Information provided.
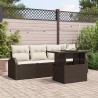 Ensemble de canapé de jardin 5 pcs Marron Poly Rattan 566619566619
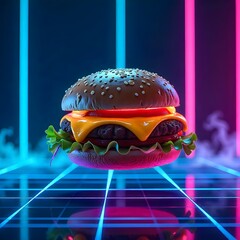 Futuristic burger with luminous fungi dark high resolution picture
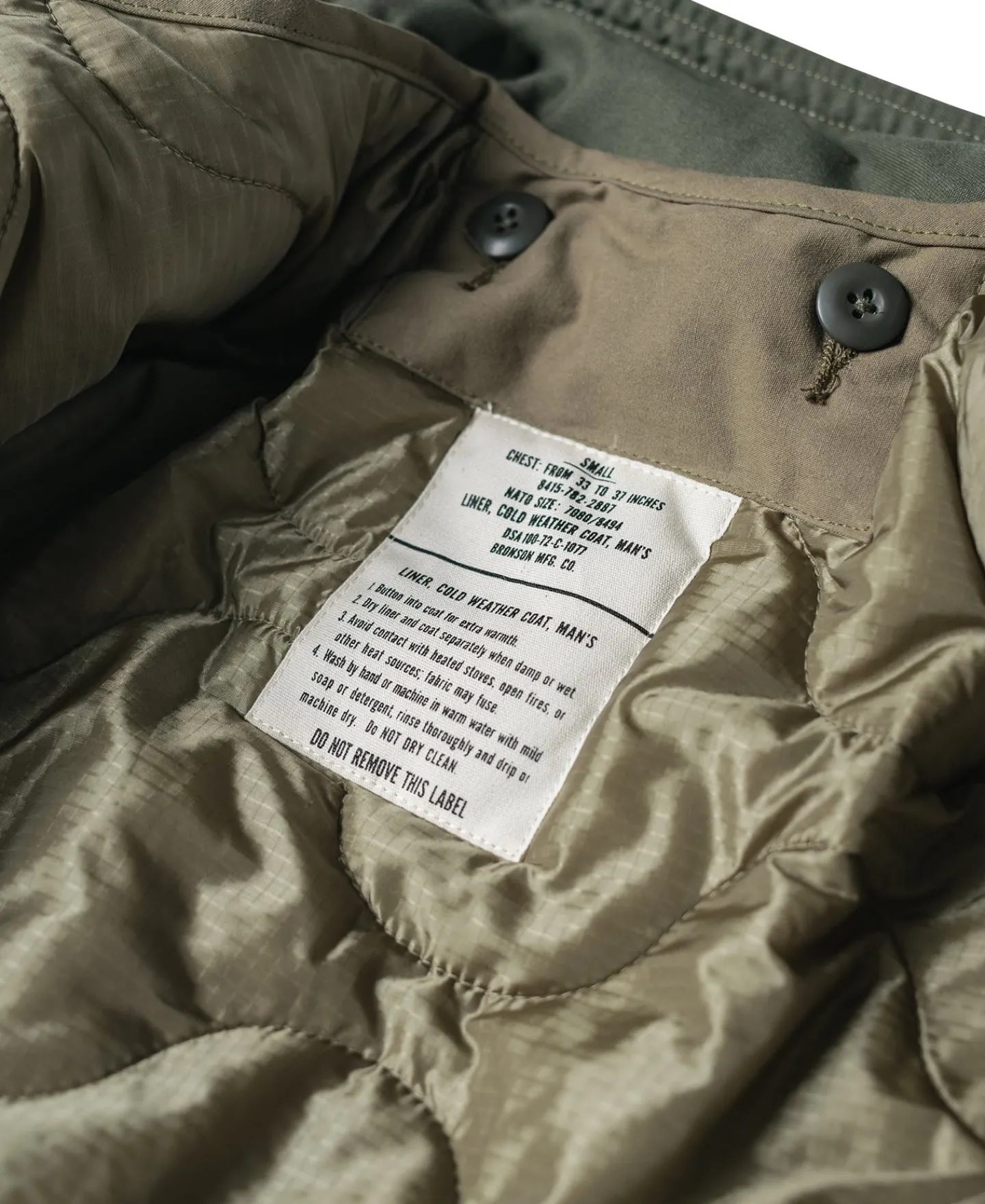 Bronson Mfg US Army 1st Model M-65 Field Jacket Liner> Jackets & Coats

Exercise directions. Would you output the data exactly, without any of its images?

Answer box.
 Ensemble de canapé de jardin 5 pcs Marron Poly Rattan 566619566619
 Futuristic burger with luminous fungi dark high resolution picture
 Bronson Mfg US Army 1st Model M-65 Field Jacket Liner> Jackets & Coats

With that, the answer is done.